Every two or three months, from that moment until now, we'd have lunch at this quiet little diner just up the street from where he lived. At first, we each ordered salads, but soon we were splitting pizzas like old friends. One time, he saw me holding a plastic bag with a book in it; it was Confessions of an Economic Hit Man, a birthday gift for my brother. He took the book and snorted one of his dry chuckles, and we began talking politics, for the first time in years.
He was a lot more forthright now. I don't remember how the conversation went, but I do remember vaguely that my mind was completely blown after about fifteen minutes. Lunch lasted nearly an hour and a half for us that day.
This is what he said:
1) The entirety of the United States was built into a machine to defeat the Soviet Union by the 1970s. The entire strategy was not to attack them militarily, but to utilize economics and diplomacy to bankrupt them. In order to do that, it was necessary to build up a constellation of US allies whose export economies rested on US aggregate demand and whose politicians could be quickly removed with scandalous dirt held by US agencies. In finance, the US switched off gold in 73 and created an eurodollar futures market in 74, and then used that as well as minor tinkering such as the Plaza Accords in 87 to accomplish the goal of letting other countries export as much as they wanted to it; in diplomacy, NATO kept Western Europe far happier than the Warsaw Pact did to Eastern Europe. Oh, and the Presidency became much more powerful than originally envisioned, mainly because all this new "thinking and doing" ran through national security officials rather than legislators.
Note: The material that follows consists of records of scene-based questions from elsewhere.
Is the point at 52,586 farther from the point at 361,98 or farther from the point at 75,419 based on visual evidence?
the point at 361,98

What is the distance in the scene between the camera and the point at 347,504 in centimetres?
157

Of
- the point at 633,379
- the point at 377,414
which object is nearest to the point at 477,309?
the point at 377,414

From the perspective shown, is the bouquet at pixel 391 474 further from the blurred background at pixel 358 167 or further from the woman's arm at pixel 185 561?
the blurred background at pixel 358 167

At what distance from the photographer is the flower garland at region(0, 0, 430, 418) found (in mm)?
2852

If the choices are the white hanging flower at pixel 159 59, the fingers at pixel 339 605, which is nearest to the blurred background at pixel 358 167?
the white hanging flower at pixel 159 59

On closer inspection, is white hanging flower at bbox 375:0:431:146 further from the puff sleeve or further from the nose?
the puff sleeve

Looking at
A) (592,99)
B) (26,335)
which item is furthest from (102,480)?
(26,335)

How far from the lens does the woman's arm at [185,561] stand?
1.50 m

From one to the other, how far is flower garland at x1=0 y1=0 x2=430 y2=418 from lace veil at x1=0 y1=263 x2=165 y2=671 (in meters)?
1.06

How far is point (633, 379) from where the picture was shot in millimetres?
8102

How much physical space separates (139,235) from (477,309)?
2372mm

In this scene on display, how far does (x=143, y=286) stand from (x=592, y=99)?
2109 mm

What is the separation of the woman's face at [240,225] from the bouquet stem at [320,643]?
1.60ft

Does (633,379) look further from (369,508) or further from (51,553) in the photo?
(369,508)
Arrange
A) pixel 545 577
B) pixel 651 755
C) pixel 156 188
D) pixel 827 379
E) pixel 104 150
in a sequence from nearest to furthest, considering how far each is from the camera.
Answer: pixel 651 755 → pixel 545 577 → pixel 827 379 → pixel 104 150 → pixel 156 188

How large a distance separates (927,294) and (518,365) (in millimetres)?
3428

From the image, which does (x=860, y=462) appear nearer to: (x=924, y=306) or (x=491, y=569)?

2) The US never changed the "machine" after the Cold War ended, because those institutions became essentially rent-seeking entities; trade built on well-educated but cheap post-Communist labor created an enormous amount of wealth, which went into deregulated finance, turning it into a casino; the media and military found Islamism to be a great way to justify viewership and defense budgets; the executive branch was able to tap into all these forces quite well to enhance its power at the expense of Congress.
3) This machine won't end, absent a tremendous crisis that provided a new "cause" for the country to orient itself around.
His final quote tied it all together: "The Soviets kept us focused, but there's nothing like them now."
This wasn't the wham line that really stuck with me, though. Near the end of lunch, I was talking about petty politics in the undergraduate finance club, and he said something that I still try to live by today:
"You're trying too hard to be someone important. You almost remind me of Dick Nixon."
Nowadays, he's gone back to playing senior statesman whenever the current administration needs someone to do backchannel negotiations, and the number one counterparty in these talks is China. So ironically, even though we probably have even more to talk about, we have less we can say to each other.
We've gone back to salads, and he had to put Gorky down a few weeks ago. But he's still the most interesting guy I've ever met.